雇い止めに遭った東京都のスクールカウンセラー。会見で「理不尽な雇い止めを行政が率先している」と話した=5日、東京都内


学校の評価は高いのになぜ不合格?

 スクールカウンセラーや心理職らでつくる労組「東京公務公共一般労働組合心理職一般支部(通称・心理職ユニオン)」(豊島区)は、1月下旬に合否が出てから相談を受けている。相談者数は5日までに73人に達した。

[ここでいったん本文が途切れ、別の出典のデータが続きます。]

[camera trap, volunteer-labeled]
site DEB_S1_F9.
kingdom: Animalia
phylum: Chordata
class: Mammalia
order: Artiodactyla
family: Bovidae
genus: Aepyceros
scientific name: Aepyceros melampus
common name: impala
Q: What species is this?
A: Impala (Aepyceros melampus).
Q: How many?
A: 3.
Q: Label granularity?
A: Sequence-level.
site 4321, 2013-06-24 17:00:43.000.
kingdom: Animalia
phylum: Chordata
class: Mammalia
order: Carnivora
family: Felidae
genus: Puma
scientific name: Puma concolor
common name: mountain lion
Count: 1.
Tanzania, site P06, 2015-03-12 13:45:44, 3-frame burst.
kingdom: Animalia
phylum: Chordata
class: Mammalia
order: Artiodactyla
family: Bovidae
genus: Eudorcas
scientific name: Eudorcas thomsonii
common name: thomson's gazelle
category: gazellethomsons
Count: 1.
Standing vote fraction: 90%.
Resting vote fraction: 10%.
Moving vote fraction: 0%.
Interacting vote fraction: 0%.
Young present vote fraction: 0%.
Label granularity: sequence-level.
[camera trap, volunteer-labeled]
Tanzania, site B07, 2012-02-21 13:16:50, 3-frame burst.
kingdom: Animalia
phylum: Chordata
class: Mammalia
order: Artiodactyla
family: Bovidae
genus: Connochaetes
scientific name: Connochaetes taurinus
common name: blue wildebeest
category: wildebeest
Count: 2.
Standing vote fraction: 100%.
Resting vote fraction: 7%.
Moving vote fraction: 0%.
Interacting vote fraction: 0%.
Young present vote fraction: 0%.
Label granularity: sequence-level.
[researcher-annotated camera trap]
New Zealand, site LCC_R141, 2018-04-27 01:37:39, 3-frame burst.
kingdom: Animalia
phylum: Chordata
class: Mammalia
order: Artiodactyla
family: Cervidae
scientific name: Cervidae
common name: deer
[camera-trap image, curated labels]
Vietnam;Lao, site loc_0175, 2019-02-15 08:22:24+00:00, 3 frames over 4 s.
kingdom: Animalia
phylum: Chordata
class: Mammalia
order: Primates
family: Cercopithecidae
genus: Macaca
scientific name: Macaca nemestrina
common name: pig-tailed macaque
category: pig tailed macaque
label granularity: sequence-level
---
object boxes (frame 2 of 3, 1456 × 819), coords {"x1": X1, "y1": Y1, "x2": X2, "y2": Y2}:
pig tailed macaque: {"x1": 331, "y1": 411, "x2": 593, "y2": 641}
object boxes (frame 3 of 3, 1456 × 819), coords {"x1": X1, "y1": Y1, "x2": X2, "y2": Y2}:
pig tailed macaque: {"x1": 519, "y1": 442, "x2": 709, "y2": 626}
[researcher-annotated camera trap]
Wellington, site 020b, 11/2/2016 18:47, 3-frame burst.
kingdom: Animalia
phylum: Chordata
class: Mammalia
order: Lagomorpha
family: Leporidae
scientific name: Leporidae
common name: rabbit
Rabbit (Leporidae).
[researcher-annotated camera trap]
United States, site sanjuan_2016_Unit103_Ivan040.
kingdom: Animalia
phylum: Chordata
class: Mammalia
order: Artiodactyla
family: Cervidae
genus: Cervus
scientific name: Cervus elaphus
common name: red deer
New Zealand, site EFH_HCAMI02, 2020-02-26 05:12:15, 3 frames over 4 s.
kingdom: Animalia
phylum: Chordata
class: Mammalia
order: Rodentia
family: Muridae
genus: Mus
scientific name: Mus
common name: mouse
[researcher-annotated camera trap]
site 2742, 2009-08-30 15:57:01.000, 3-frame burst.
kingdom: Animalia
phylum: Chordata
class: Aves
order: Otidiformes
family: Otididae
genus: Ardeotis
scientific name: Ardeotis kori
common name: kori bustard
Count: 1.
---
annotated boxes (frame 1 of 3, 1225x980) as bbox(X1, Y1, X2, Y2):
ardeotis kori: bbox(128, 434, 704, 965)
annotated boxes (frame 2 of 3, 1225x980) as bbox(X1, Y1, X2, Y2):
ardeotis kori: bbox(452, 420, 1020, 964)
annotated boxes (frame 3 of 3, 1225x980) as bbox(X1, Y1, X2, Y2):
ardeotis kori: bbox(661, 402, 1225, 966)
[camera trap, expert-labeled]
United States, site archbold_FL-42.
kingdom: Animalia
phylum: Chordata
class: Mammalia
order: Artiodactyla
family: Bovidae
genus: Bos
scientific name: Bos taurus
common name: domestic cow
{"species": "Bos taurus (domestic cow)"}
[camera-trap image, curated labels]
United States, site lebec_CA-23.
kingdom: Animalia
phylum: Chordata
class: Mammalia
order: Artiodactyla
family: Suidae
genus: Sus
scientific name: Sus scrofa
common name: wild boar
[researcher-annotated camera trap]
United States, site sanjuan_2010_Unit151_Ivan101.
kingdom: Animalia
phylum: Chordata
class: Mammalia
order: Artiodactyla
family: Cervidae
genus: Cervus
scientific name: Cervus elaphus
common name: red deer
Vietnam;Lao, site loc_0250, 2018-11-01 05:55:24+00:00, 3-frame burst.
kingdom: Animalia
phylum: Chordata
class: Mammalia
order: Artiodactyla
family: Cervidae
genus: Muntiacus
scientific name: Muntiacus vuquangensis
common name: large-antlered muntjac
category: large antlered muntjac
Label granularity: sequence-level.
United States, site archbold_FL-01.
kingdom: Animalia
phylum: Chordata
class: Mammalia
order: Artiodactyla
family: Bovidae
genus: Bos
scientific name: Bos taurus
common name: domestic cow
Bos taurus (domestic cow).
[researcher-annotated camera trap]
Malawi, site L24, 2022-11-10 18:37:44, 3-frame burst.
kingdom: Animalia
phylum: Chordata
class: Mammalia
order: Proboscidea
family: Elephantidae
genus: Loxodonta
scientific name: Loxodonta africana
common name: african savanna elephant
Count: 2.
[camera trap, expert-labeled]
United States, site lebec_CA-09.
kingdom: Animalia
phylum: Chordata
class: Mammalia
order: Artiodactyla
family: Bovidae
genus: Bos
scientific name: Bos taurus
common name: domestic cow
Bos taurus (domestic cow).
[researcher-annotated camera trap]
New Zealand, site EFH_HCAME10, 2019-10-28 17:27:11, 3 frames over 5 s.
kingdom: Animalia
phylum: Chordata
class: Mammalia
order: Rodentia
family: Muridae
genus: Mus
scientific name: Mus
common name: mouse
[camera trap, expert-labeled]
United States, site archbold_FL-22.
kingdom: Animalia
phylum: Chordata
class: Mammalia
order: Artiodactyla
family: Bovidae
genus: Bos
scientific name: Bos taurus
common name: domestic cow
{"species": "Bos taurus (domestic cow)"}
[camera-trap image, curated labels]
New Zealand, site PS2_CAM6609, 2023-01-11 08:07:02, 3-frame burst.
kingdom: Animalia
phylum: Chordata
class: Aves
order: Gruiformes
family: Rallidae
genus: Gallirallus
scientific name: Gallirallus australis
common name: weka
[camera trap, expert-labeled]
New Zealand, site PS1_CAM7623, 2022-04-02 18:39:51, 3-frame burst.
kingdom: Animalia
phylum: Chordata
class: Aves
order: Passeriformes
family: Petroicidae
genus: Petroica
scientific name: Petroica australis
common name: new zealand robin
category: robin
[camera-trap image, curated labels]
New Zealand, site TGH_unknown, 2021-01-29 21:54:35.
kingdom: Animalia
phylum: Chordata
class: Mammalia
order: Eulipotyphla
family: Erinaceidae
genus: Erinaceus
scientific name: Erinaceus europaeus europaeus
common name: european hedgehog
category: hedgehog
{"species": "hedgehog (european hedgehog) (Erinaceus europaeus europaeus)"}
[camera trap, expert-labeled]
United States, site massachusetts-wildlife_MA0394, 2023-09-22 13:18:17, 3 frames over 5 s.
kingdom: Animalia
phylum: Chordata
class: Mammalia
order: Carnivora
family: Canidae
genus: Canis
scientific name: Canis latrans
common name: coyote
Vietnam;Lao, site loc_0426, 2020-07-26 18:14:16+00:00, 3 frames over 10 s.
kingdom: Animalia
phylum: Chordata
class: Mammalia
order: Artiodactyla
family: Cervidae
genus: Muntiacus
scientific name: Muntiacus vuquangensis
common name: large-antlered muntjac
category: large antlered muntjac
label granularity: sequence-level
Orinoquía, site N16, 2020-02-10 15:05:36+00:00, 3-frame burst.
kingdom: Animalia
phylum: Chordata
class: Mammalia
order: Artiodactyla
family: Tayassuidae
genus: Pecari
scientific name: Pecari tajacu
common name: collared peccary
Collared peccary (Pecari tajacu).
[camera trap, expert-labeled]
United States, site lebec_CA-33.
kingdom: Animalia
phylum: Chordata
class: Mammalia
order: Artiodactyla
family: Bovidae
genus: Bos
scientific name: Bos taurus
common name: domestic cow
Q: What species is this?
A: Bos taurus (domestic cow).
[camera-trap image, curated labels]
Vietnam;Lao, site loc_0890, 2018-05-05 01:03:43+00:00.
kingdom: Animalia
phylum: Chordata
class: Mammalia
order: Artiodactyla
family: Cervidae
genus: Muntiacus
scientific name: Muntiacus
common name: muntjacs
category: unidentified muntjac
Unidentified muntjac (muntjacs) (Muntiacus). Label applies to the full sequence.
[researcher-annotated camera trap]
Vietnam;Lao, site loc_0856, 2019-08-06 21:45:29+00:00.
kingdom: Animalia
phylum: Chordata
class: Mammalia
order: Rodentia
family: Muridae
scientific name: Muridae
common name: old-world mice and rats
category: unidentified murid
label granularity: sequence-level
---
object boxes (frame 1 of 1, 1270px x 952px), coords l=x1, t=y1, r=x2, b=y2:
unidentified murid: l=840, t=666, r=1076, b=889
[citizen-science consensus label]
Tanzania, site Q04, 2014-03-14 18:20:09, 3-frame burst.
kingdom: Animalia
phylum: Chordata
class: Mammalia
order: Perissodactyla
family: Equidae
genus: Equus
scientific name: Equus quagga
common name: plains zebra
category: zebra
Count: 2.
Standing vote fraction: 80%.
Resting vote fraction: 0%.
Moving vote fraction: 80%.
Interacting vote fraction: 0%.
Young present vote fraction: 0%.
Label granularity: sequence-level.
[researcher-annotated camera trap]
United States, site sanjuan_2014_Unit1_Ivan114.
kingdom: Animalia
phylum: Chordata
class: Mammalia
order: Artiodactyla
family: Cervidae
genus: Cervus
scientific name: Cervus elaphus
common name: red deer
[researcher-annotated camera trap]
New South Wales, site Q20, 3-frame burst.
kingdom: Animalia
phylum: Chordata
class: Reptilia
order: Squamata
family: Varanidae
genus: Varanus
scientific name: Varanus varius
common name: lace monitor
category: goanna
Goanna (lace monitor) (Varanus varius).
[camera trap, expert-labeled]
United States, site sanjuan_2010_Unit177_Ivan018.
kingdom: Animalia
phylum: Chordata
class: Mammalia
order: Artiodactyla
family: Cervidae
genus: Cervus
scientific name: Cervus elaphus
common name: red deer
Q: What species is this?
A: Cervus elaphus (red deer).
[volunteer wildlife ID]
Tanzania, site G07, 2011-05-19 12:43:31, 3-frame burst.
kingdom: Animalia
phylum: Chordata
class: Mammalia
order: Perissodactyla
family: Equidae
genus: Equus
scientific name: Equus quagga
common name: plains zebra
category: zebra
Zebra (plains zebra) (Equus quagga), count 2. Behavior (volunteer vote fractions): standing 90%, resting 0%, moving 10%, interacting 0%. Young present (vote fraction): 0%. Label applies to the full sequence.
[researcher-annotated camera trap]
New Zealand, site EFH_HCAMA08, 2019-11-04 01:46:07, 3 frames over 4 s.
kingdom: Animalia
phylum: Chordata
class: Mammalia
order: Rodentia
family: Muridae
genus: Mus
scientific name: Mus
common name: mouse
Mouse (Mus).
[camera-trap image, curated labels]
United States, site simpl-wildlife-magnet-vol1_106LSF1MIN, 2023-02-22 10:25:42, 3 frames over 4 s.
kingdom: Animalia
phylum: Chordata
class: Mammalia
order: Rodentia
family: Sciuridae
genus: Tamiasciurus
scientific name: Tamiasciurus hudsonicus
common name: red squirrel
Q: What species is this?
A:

 相談では「学校での評価が高く面接でも滞りなく受け答えをしたのに不合格になった」との声が多く寄せられた。そのため労組は基準の開示や、勤務実績を考慮せずに面接のみとした選考理由の説明を求め、2月末までに団体交渉を都教育委員会に3回申し入れた。

新規は783人のうち441人が合格

 都教委や労組への取材によると、契約更新の上限に達して試験を受けた都スクールカウンセラーは1096人。不採用や、補欠に当たる「補充任用」として4月から採用されない人は22.8%の250人に上る。

 新規での応募は783人のうち441人が合格し、更新上限に達しないため公募試験を受けずに契約を更新したのは420人だった。労組によると都教委は採用基準の資料開示要請などに応じていない。

「部品を交換するような…理不尽」

 雇い止めに遭った都スクールカウンセラー4人と採用者1人は5日、都議会を訪れて採用基準の開示や更新上限の撤廃、雇い止めの撤回を求める要請書とオンラインで集めた4856筆の署名を東京都教育庁の石毛朋充勤労課長らに手渡した。石毛氏は「団体交渉の申し入れは法令に基づいて対応したい」と述べた。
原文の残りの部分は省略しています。